### [Required action]
In the kernel mailing list message below, which flag has to be passed to alloc_contig_range() for the "fail fast" patch to do its work?

Re: alloc_contig_range() with MIGRATE_MOVABLE performance regression since 4.9

From: David Hildenbrand
Date: Thu Apr 22 2021 - 14:35:38 EST


On 22.04.21 19:50, Florian Fainelli wrote:


On 4/22/2021 1:56 AM, David Hildenbrand wrote:
On 22.04.21 09:49, Michal Hocko wrote:
Cc David and Oscar who are familiar with this code as well.

On Wed 21-04-21 11:36:01, Florian Fainelli wrote:
Hi all,

I have been trying for the past few days to identify the source of a
performance regression that we are seeing with the 5.4 kernel but not
with the 4.9 kernel on ARM64. Testing something newer like 5.10 is a bit
challenging at the moment but will happen eventually.

What we are seeing is a ~3x increase in the time needed for
alloc_contig_range() to allocate 1GB in blocks of 2MB pages. The system
is idle at the time and there are no other contenders for memory other
than the user-space programs already started (DHCP client, shell, etc.).

Hi,

If you can easily reproduce it might be worth to just try bisecting;
that could be faster than manually poking around in the code.

Also, it would be worth having a look at the state of upstream Linux.
Upstream Linux developers tend to not care about minor performance
regressions on oldish kernels.

This is a big pain point here and I cannot agree more, but until we
bridge that gap, this is not exactly easy to do for me unfortunately and
neither is bisection :/


There has been work on improving exactly the situation you are
describing -- a "fail fast" / "no retry" mode for alloc_contig_range().
Maybe it tackles exactly this issue.

https://lkml.kernel.org/r/20210121175502.274391-3-minchan@xxxxxxxxxx

Minchan is already on cc.

This patch does not appear to be helping, in fact, I had locally applied
this patch from way back when:

https://lkml.org/lkml/2014/5/28/113

which would effectively do this unconditionally. Let me see if I can
showcase this problem a x86 virtual machine operating in similar
conditions to ours.

How exactly are you allocating these 2MiB blocks?

Via CMA->alloc_contig_range() or via alloc_contig_range() directly? I assume via CMA.

For

https://lkml.kernel.org/r/20210121175502.274391-3-minchan@xxxxxxxxxx

to do its work you'll have to pass __GFP_NORETRY to alloc_contig_range(). This requires CMA adaptions, from where we call alloc_contig_range().

--
Thanks,

David / dhildenb

### [Available data]
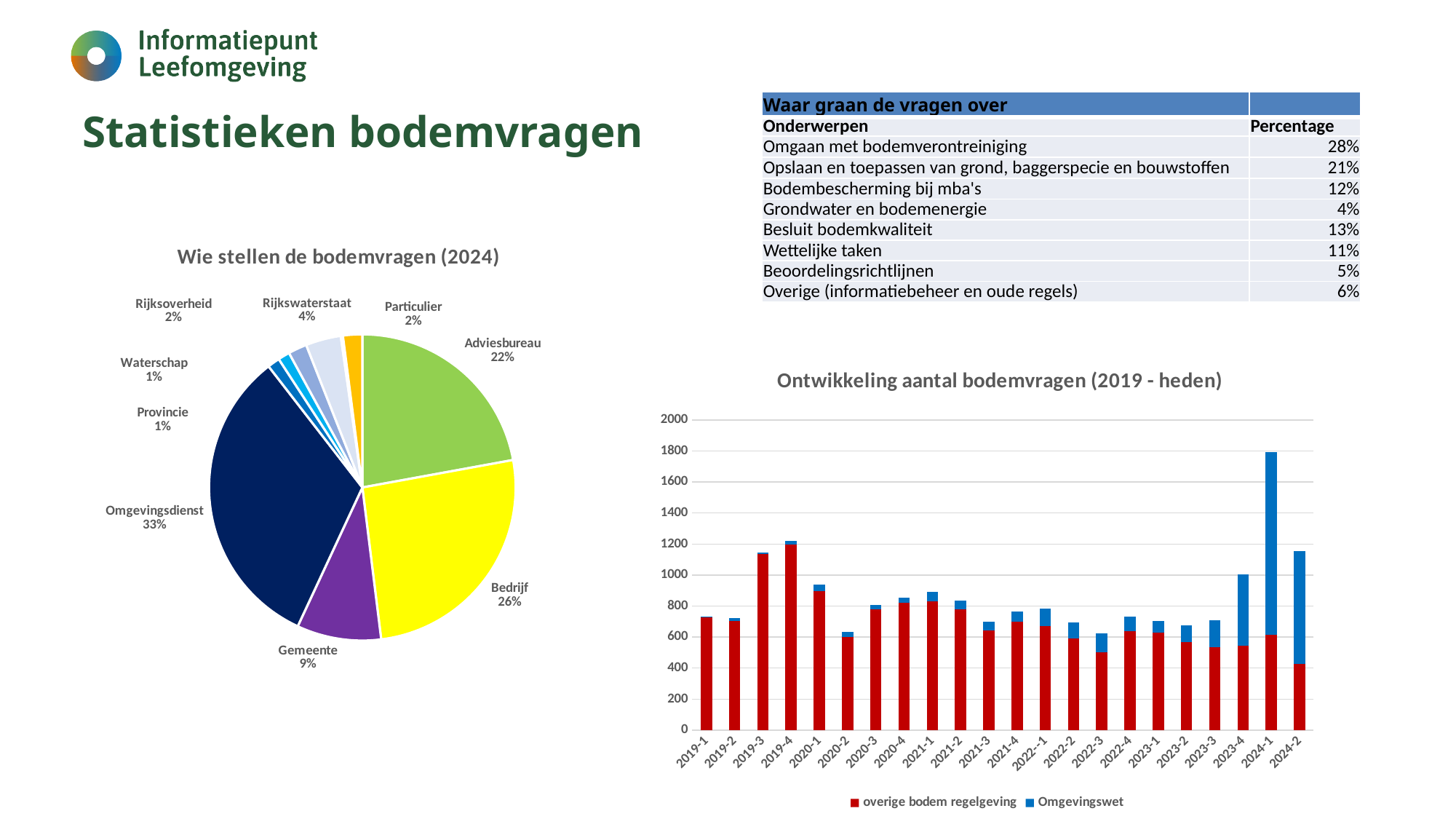
In the pie chart 'Wie stellen de bodemvragen (2024)', which category has the largest share? Omgevingsdienst How many categories are shown in the pie chart 'Wie stellen de bodemvragen (2024)'? 9 In the pie chart 'Wie stellen de bodemvragen (2024)', what share of the questions comes from Omgevingsdienst? 33% What kind of chart is 'Ontwikkeling aantal bodemvragen (2019 - heden)'? Stacked bar chart In the pie chart 'Wie stellen de bodemvragen (2024)', what share of the questions comes from Adviesbureau? 22% What kind of chart is 'Wie stellen de bodemvragen (2024)'? Pie chart In the pie chart 'Wie stellen de bodemvragen (2024)', what is the difference in percentage points between Omgevingsdienst and Bedrijf? 7 percentage points In the chart 'Ontwikkeling aantal bodemvragen (2019 - heden)', is the total value for 2020-2 greater or less than 800? less How many series does the legend of the chart 'Ontwikkeling aantal bodemvragen (2019 - heden)' list? 2 In the chart 'Ontwikkeling aantal bodemvragen (2019 - heden)', which period has the highest total bar? 2024-1 In the chart 'Ontwikkeling aantal bodemvragen (2019 - heden)', is the total value for 2024-1 greater or less than 1600? greater In the pie chart 'Wie stellen de bodemvragen (2024)', which is larger, the share for Bedrijf or the share for Gemeente? Bedrijf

### [Exercise answer]
__GFP_NORETRY